**What is required**
Copy every record below word for word, and leave the pictures out of your answer.

* Start Data lines *

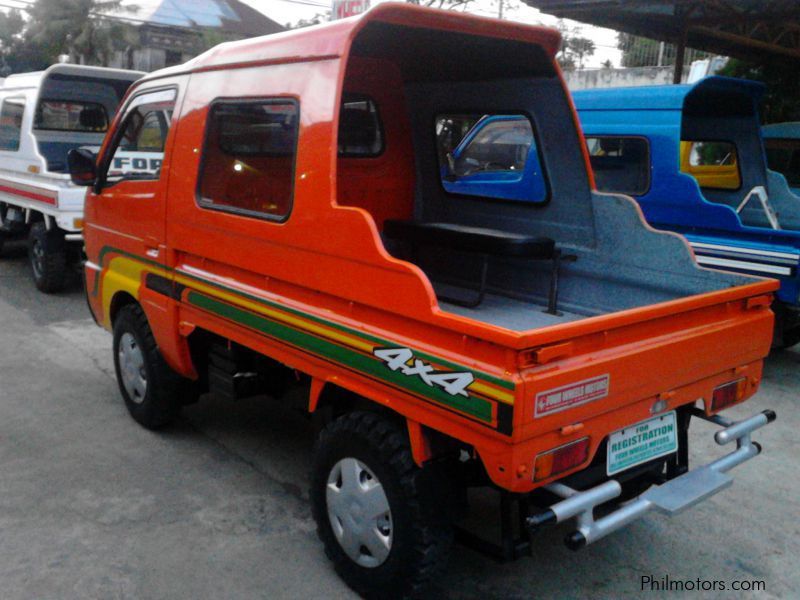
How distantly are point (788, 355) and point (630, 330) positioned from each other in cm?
473

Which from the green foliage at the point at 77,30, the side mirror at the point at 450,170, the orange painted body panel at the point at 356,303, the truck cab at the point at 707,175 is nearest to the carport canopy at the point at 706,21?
the truck cab at the point at 707,175

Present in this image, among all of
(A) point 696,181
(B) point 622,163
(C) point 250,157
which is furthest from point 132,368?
(A) point 696,181

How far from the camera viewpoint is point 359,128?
417cm

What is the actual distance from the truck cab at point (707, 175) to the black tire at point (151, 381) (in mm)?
4023

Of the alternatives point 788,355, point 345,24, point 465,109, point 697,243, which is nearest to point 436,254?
point 465,109

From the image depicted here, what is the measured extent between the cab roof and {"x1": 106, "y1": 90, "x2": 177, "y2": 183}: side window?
565 mm

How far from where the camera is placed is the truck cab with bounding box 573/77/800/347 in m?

* End Data lines *

**Written answer**
How distantly are point (788, 355) and point (630, 330) positioned from each other in cm?
473

Which from the green foliage at the point at 77,30, the side mirror at the point at 450,170, the orange painted body panel at the point at 356,303, the truck cab at the point at 707,175 is nearest to the carport canopy at the point at 706,21?
the truck cab at the point at 707,175

Present in this image, among all of
(A) point 696,181
(B) point 622,163
(C) point 250,157
which is furthest from point 132,368?
(A) point 696,181

How far from the camera viewpoint is point 359,128?
417cm

What is the actual distance from the truck cab at point (707, 175) to the black tire at point (151, 381) (in mm)?
4023

Of the alternatives point 788,355, point 345,24, point 465,109, point 697,243, which is nearest to point 436,254?
point 465,109

From the image depicted here, what is the measured extent between the cab roof and {"x1": 106, "y1": 90, "x2": 177, "y2": 183}: side window?
565 mm

How far from where the camera is placed is the truck cab with bounding box 573/77/800/347 in m?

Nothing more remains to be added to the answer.